Volume 15 / Year 2008
Features
Points of Lights
Don't Blink Or You Might Miss The Next Big (Quantum) Thing
By Deborah Wormser
SMU Professor of Electrical Engineering Gary Evans recently
received some good news: Journal reviewers said they thought
his proposal for solving one of the most perplexing problems in
the emerging field of integrated photonics sounded impossible. "To me, that's extremely promising when the reviewers don't think its' possible." “To me, that’s extremely promising when reviewers don’t think
it’s possible. When that’s happened, it’s been fun showing the reviewers
that the conventional wisdom is incorrect,” Evans says.
Photonics is the science of processing or transmitting information
using light. Fiber-optic systems – perhaps the field’s bestknown
application – transform telephone conversations into
laser-generated signals that travel through thin glass wires to
machines that decode the signals at the other end.

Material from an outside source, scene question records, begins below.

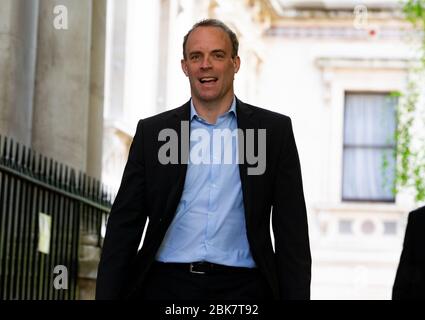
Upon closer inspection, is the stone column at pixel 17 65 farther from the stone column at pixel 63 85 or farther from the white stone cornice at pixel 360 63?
the white stone cornice at pixel 360 63

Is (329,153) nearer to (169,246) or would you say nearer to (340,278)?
(340,278)

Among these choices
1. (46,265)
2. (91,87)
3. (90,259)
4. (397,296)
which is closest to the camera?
(397,296)

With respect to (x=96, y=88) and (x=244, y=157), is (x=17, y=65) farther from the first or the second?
(x=244, y=157)

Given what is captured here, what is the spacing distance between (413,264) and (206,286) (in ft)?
4.09

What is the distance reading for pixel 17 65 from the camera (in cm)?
1319

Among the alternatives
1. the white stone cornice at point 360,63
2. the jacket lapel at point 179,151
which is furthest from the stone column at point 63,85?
the white stone cornice at point 360,63

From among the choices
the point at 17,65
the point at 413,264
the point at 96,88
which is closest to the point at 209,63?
the point at 413,264

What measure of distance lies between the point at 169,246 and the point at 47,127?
7.97 m

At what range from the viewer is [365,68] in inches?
1225

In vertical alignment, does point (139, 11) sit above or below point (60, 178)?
above

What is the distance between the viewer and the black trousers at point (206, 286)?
5906 mm

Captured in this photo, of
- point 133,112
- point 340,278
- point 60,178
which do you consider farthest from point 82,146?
point 340,278

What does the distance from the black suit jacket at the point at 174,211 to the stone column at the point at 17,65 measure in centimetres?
657

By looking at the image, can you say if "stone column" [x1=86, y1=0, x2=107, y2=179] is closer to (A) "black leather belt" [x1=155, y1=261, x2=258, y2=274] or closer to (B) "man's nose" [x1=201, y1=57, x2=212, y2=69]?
(B) "man's nose" [x1=201, y1=57, x2=212, y2=69]
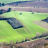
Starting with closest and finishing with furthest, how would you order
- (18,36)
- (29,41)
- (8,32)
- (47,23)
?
(29,41), (18,36), (8,32), (47,23)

A photon is a light quantum, the smallest measurable unit of
light. Integrated photonics researchers seek to create circuits that
use photons to do what electrons do in electric integrated semiconductor
circuits.
Evans and Jerome Butler, University Distinguished Professor of
Electrical Engineering, think they have hit on a solution to the
problem of integrating an optical isolator with other components
in a photonic circuit. In electric semiconductor circuits, diodes act
as isolators by letting electrons flow in only one direction. “Isolation
is crucial when you put about 1 billion devices on a single chip of
silicon,” Evans says. The two researchers want to integrate an optical isolator with a
tiny semiconductor laser that would let light travel in one direction
within a photonic semiconductor circuit and keep it from reflecting
back into the laser, where it could create instabilities in the
laser’s output.
It is understandable that their peers might be skeptical, Evans
says. Researchers around the world have been trying to create
integrated photonic isolators since the 1970s and no one has overcome
the problem of reflection in photonic circuits.

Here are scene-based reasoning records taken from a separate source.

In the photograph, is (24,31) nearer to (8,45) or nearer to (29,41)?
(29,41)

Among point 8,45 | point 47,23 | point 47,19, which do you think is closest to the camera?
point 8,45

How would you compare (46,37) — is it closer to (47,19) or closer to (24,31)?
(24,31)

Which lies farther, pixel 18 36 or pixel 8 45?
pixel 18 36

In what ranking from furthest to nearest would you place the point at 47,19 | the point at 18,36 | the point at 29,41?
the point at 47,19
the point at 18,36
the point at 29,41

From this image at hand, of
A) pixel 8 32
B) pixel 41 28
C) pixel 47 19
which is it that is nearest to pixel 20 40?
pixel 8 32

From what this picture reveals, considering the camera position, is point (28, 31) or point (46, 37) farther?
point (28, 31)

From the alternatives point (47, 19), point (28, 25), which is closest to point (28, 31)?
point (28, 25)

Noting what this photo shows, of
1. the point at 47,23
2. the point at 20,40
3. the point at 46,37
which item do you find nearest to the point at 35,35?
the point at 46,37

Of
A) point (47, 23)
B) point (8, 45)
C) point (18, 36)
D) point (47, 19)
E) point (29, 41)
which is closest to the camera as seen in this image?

Evans had a similar experience when he worked with lasers at
RCA Labs in Princeton, N.J., before joining SMU. In 1984 all semiconductor
lasers were edge-emitting, meaning they generated
light from the edge of the chip rather than the surface. Evans and
his team proposed a surface-emitting laser to the Air Force. “Their reviewers said we could never get light out, much less create
a laser,” he recalls, adding that his team wrote a proposal and
nevertheless received funding from the Air Force starting in 1985. In only seven years, Evans’ group got light out of the system
and demonstrated surface-emitting lasers with performance efficiencies
as good as edge-emitting lasers. When he came to SMU
in 1992, the Air Force continued to fund Evans’ work, which
resulted in a spin-off company, Photodigm in Richardson, Texas.
Photodigm conducts research for the government and manufactures
a range of lasers, most of them edge-emitting lasers that
have been improved using processes developed for surface-emitting
ones, says Evans, who serves as co-founder, vice president and
chief technology officer. Another co-founder is Jay Kirk, the Electrical
Engineering Department’s lab manager and Evan’s former
colleague at RCA. Electrical Engineering Chair and Associate Professor
Marc P. Christensen is on the company’s technical advisory
board, as is Butler, who worked closely with Evans when he was at
RCA and helped lure him to SMU.
Evans has since expanded into medical photonics, working
with SMU and Drexel University colleagues on a photodynamic
therapy system to treat cancer of the esophagus. Similar laser-based
systems are used commercially, but they are large and water-cooled.
The team hopes to create a machine that’s portable and cheap
enough for use in every doctor’s office.
Their design uses arrays of semiconductor lasers, each no bigger
than a grain of sand, inserted into the esophagus via a balloon
catheter. The patient is given a photosensitive drug that kills cancer
cells during a chemical reaction triggered by the lasers.